The researchers found worse cognitive performance during the headache phase as compared with the interictal phase. “Objective cognitive performance measurably declines during the headache phase, and the next step is to fully control for acute medications that people may take during the headache phase,” said Dr. Lipton.
He expressed hope that improved measurements can improve outcomes, if it’s possible to identify therapies that don’t impact cognition. “We think it’s very likely that certain classes of acute and preventive medications may not cause cognitive impairment, and there is a strong hope that they may actually reduce the cognitive burden of disease and potentially even reduce cognitive decline. Those are areas that I’m very excited to explore in the future,” said Dr. Lipton.
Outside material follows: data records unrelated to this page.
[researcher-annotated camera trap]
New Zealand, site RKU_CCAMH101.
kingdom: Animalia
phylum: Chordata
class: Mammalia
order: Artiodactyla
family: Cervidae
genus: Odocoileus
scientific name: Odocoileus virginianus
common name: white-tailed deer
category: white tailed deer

The results emphasize the need to treat patients early, according to Nada Hindiyeh, MD, who attended the session and was asked for comment. “Generally, patients are going to come to you with episodic migraines. When migraines start to increase in frequency and severity, that means all of these other symptoms are going to come along with it and be increased in frequency and severity, so it’s important to recognize this early so you can get patients on the right treatments and preventives to really prevent these episodes from happening and prevent that cognitive decline,” said Dr. Hindiyeh, director of headache neurology at Metrodora Institute, West Valley City, Utah.
Dr. Lipton has financial relationships with Aeon, AbbVie/Allergan, Amgen, Biohaven, Dr. Reddy’s Laboratories, electroCore, Eli Lilly, GlaxoSmithKline, Lundbeck, Merck, Novartis, Pfizer, Teva, Axon, CoolTech, and Manistee. Dr. Hindiyeh has no relevant financial disclosures.